124 The Applicant in his statement attests that he told Mr Spokkreeff he made a complaint to the Board before 16 August. This claim is apparently inconsistent with the account given in cross-examination. However, in determining a s 111(1) our task is not to sieve through the Applicant’s evidence and draw conclusions on any apparent inconsistencies. Rather, we are obliged to take the Applicant’s evidence at its highest. On that basis, we conclude that there is some material on which to base a finding that the Club, through Mr Spokkreeff, knew that the Applicant had, or intended to, make a complaint to the Board.
125 It is not enough that the Applicant point to some evidence that may indicate that the Club, through its officers or employees, knew a complaint of discrimination had been or might be made. There must be some evidence that the Club acted on that knowledge.

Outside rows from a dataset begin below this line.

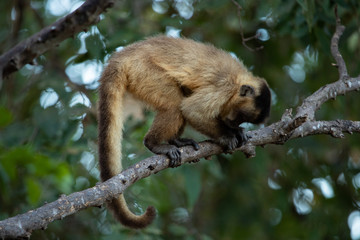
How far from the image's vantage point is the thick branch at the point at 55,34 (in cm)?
456

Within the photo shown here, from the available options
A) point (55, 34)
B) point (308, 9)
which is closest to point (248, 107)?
point (308, 9)

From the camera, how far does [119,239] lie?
722 centimetres

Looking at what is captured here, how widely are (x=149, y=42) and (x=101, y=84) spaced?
37.9 inches

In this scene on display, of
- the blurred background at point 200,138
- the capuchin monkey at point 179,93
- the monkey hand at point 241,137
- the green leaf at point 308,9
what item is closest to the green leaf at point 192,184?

126 The stated reason the Respondent took the action it did was that it had legal advice that the annulment of the Applicant’s bankruptcy did not negate the operation of rule 16(b). It may be, on final analysis, that this apparently innocent and plausible explanation is accepted. However, for the purpose of this exercise we are obliged to ask whether there is any evidence to support a finding that the Club acted as it did on the grounds that the Applicant had, or intended to, make a complaint of discrimination. While there is no direct evidence of this, after careful analysis we conclude that there is some evidence that, if accepted, could support such inference being drawn. First, there is evidence that the Club, through Mr Goddall, had knowledge of the bankruptcy since 1997 but took no action until August 2001; second, there is evidence that the Club had before it legal advice that the annulment had voided the bankruptcy; third, there is evidence that prior to 16 August the Applicant told the Club that he intended to take the matter to the Anti-Discrimination Board. The issue would appear to be not whether it was reasonable for the Club to rely on its own legal advice but rather why it took no action earlier, or until this particular time, even though it had known of the fact of the bankruptcy for some time.
127 As we are satisfied that there is some evidence of the four elements necessary to establish a claim under s 50 of the Act, the Respondent’s application in relation to the second complaint must be dismissed.
Orders
1. The application is dismissed.
2. Matter to be set down for hearing at dates to be fixed by the Registrar.